It’s rare that I have any considerable daylight’s worth of disagreement with the political analysis of frequent YNN-Partner-In-Crime Harvey Kronberg, but something he said near the end of his most recent analysis on YNN caught my eye:

With all of this, there is still the opportunity for an October surprise. The classic was the indictment of Reagan Defense Secretary Caspar Weinberger for his role in the Iran Contra Affair just four days before Bill Clinton narrowly defeated the first President Bush in 1992.

First off, Clinton did not “narrowly” defeat Bush in 1992. In the only measure that counts – electoral votes – Clinton demolished Bush by earning almost 69% of them.

“AHA!,” I can almost hear Kronberg, and you, screeching. “But what about the popular vote??!”

Friends, I know we’ve all been brainwashed by countless national polling every single day which provides a daily – almost hourly – reminder of where things stand in the Presidential election. And for the sake of this civics lesson I’ll even set aside the fact that Clinton bested Bush by almost 6 million popular votes nationally (which, also, ain’t that narrow). But here’s the bottom line: measuring national popular votes for a Presidential candidate is about as useful a measure to the outcome of a Presidential campaign as counting dead squirrels killed in the Presidential race as a useful measure of outcome of a Presidential race. It just doesn’t count at all.

The candidate who gets 270 electoral votes or more is the candidate who wins a Presidential election, period. Therefore, the campaign with their focus on how best to win those electoral votes is the smart campaign.
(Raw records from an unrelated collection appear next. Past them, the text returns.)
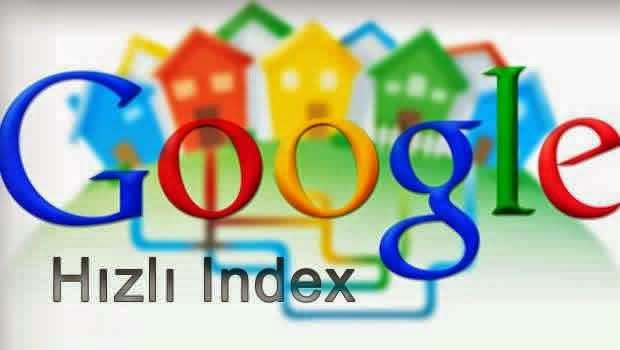 Google Blogger İçin Hızlı İndex Almak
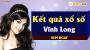 XSVL 29/3 - SXVL 29/3 - Xổ số Vĩnh Long ngày 29 tháng 3 năm 2019 thứ 6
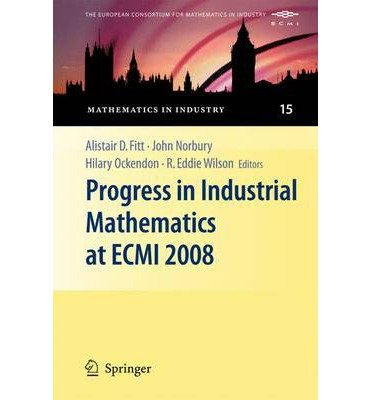 [( Progress in Industrial Mathematics at ECMI 2008 )] [by: Alistair D. Fitt] [Jan-2011]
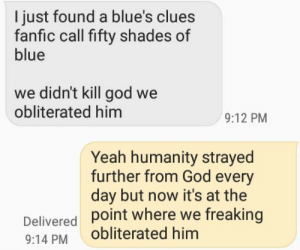 What the fuck did you bring upon this cursed land: I just found a blue's clues  fanfic call fifty shades of  blue  we didn't kill god we  obliterated him  9:12 PM  Yeah humanity strayed  further from God every  day but now it's at the  POint where we freaking  Delivered  obliterated him  9:14 PM What the fuck did you bring upon this cursed land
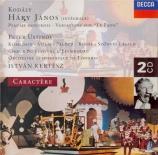 KODALY - Kertesz - Hary Janos, opéra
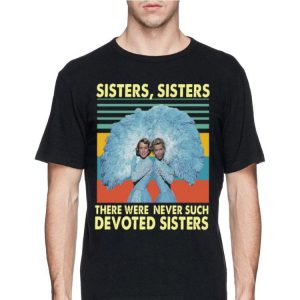 Vintage sister sister there were never such devoted sisters Judy Haynes shirt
And the pundits who forget that fact are too lost in the national polling forest to see the electoral vote trees.

Don’t get me wrong – national polls are useful, and I’m glad I get to obsess on them every day, because I’m a dork that way. There’s no better measure of which candidate has the national momentum. But national polls only serve to estimate a national popular vote – and that is just simply not how we elect Presidents.

There are arguments which could be made that it shouldn’t be the process. But nobody can make a fact-based argument that it isn’t the process. And since that’s the process, arguing that Clinton only narrowly defeated Bush just isn’t accurate.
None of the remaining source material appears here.